Nein, es geht nicht um Pädophilie, Nekrophilie, Sadismus oder andere Abweichungen, die den sogenannten „Normal“bürger erregen. Es geht um den
ganz normalen Wahnsinn eines Wirtschaftssystems, in dem Rechtsanwälte, die sich um so genannte „Urheberrechte“ kümmern, besser bezahlt werden als beispielsweise Bauern oder Arbeiter.
Es geht um viel Geld.
Die einzige Wochenzeitschrift Österreichs, in der bisweilen Informationen geliefert werden — hierzulande schon eine Sensation nach Jahrhunderten der Habsburger-Monarchie — , das „Profil“ nämlich, berichtet in einer der letzten Ausgaben vom Wahnsinn der Ökonomie.
Wenn dem Kapitalismus nämlich nichts mehr einfällt, wie er die Konsumenten weiter in den geistigen Tiefschlaf wiegen soll, lässt er seine Teilnehmer juristisch gegeneinander kämpfen.
Dafür stellt er Gesetze zur Verfügung, die zum Beispiel „Urheberrecht“ oder „Markenschutz“ heißen.
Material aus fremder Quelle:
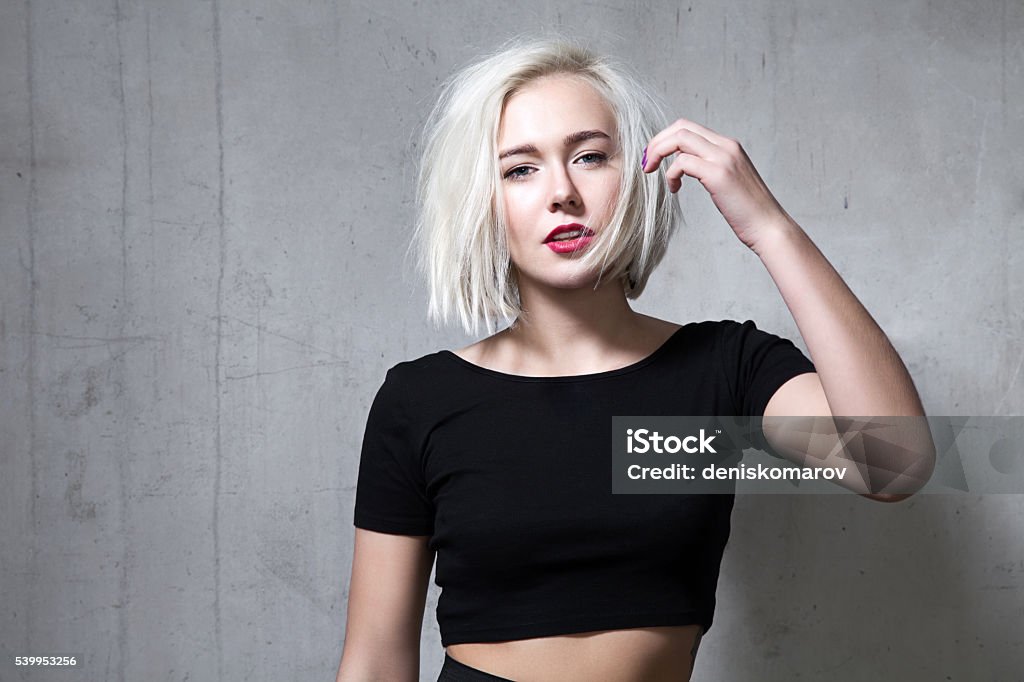 Fashion blonde with short hair and wearing a black T-shirt Portrait of a fashion blonde with short hair and wearing a black T-shirt on the background of a cement wall Bobbed Hair Stock Photo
Mit diesen Kampfmittel schützen Unternehmen ihre Produkte. Ob sie diese tatsächlich „erfunden“ haben, ist ihnen weitgehend egal, Hauptsache, sie gewinnen damit Prozesse um Schadenersatz oder wie immer sich der Gewinn aus solchen Prozessen nennt.
So ehrenvoll die ursprüngliche Aufgabe dieser Gesetze war, im Laufe der „Entwicklung“ hat sie sich bisweilen in ihre Gegenteil verkehrt.
Da gibt es beispielsweise ein Getränkt namens „Hugo“, das in Österreich gerne getrunken wird.
Da gibt es auch ein Unternehmen namens „Hugo Boss“. Das erzeugt Textilien im mittleren Preissegment und dachte: Öha! Ich heiße Hugo, du heißt Hugo — warum soll ich das zulassen?
Und schwupps droht der Textilkonzern mit Klagen.
Dagegen hilft höchstens ein Boykott von Hugo. Aber Boss! Das Getränk soll laut Empfehlung der Wirtschaftskammer sich übrigens anders nennen. Vielleicht „Geht’s noch“?
Weitere Absurditäten des Markenschutzes: Starbucks verklagte einen Straßenhändler in Bangkok, weil der gute Mann ein Schild mit der Aufschrift „Starbung“ an seinem Wagen angebracht hatte. Unerlaubte Konkurrenz, fand Starbuck und wollte 700 Euro Schadenersatz, mehr als das Jahreseinkommen des thailändischen Verkäufers.
Das Schweizer Großunternehmen Lindt&Sprüngli beschäftigte Gerichte acht Jahre lang mit dem Thema „Schoko-Goldhase“. Der burgenländische Konkurrent Hauswirth, dessen Goldhase ziemlich anders aussieht als der Schweizer Goldhase, unterlag im Rechtsstreit.
Allerdings kämpft nun Haribo um seine Rechte: Lindt&Sprüngli habe Haribos Rechte an seinen „Goldbären“ verletzt!
Goldbär gehört Haribo, nicht Lindt&Sprüngli!
Hat noch wer den Überblick?
Kein Wunder, dass der Name „Kornspitz“ von zwei Herstellern juristisch umworben, eigentlich: umkämpft wird.
Wem gehört das Wort?
„Backaldrin“ oder „Pfahnl“?
Und auch wenn die Winzerfamilie Krug aus Gumpoldskirchen seit 1746 einen Wein namens „Krug“ produziert: Der französische Konzern „Moet Henessy Champagne Service“ möchte ihn alleine für sich haben!
Und verklagt den kleinen Betrieb aus Gumpoldskirchen.
Da konnte Apple nicht zurückstehen und erhob Einspruch gegen den ungeheuerlichen Angriff eines kleinen Bonner Caféhauses, das sich „Apfelkind“ nennt und — man glaubt es kaum! — einen Apfel (!!!) als Logo hat!!!!
Der hat zwar kaum etwas mit dem Apple-Apfel zu tun, aber wehret den Anfängen.
Vielleicht sollten sich die Käufer (und wie immer -innen) von Apple-Produkten fragen, ob sie tatsächlich mit dem Kauf eines Apple-Irgendwas solche Prozesse gegen kleine Unternehmen unterstützen wollen!
Übrigens: Ist nicht der Spruch „an apple a day keeps the doctor away“ irgendwie ein urheberrechtliches Verbrechen? Weiß Apple davon? Und wenn ja: Wann klagt der Konzern endlich?